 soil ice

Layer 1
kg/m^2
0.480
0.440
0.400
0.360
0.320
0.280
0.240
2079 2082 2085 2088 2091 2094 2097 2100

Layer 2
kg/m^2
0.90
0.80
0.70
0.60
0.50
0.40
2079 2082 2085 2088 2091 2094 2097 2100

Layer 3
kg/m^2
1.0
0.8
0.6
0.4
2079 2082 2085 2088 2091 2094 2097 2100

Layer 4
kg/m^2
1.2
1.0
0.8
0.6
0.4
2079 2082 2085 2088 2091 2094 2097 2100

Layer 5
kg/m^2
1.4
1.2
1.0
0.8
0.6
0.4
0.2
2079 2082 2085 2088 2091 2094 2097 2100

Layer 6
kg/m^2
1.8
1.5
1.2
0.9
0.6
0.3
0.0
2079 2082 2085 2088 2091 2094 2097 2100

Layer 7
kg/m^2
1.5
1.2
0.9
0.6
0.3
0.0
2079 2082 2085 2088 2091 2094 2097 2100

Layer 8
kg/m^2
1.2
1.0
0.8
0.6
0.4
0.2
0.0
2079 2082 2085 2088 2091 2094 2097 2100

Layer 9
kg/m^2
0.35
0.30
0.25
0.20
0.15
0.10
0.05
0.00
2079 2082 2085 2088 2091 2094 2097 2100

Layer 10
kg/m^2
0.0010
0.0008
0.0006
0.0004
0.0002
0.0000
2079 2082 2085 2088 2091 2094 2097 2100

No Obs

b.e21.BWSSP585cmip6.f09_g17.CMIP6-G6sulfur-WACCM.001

^^^^^^^^^^^^^^^^

- [About this exercise]: All of the lines above should be returned exactly as written.

- [Exercise solution]:
 soil ice

Layer 1
kg/m^2
0.480
0.440
0.400
0.360
0.320
0.280
0.240
2079 2082 2085 2088 2091 2094 2097 2100

Layer 2
kg/m^2
0.90
0.80
0.70
0.60
0.50
0.40
2079 2082 2085 2088 2091 2094 2097 2100

Layer 3
kg/m^2
1.0
0.8
0.6
0.4
2079 2082 2085 2088 2091 2094 2097 2100

Layer 4
kg/m^2
1.2
1.0
0.8
0.6
0.4
2079 2082 2085 2088 2091 2094 2097 2100

Layer 5
kg/m^2
1.4
1.2
1.0
0.8
0.6
0.4
0.2
2079 2082 2085 2088 2091 2094 2097 2100

Layer 6
kg/m^2
1.8
1.5
1.2
0.9
0.6
0.3
0.0
2079 2082 2085 2088 2091 2094 2097 2100

Layer 7
kg/m^2
1.5
1.2
0.9
0.6
0.3
0.0
2079 2082 2085 2088 2091 2094 2097 2100

Layer 8
kg/m^2
1.2
1.0
0.8
0.6
0.4
0.2
0.0
2079 2082 2085 2088 2091 2094 2097 2100

Layer 9
kg/m^2
0.35
0.30
0.25
0.20
0.15
0.10
0.05
0.00
2079 2082 2085 2088 2091 2094 2097 2100

Layer 10
kg/m^2
0.0010
0.0008
0.0006
0.0004
0.0002
0.0000
2079 2082 2085 2088 2091 2094 2097 2100

No Obs

b.e21.BWSSP585cmip6.f09_g17.CMIP6-G6sulfur-WACCM.001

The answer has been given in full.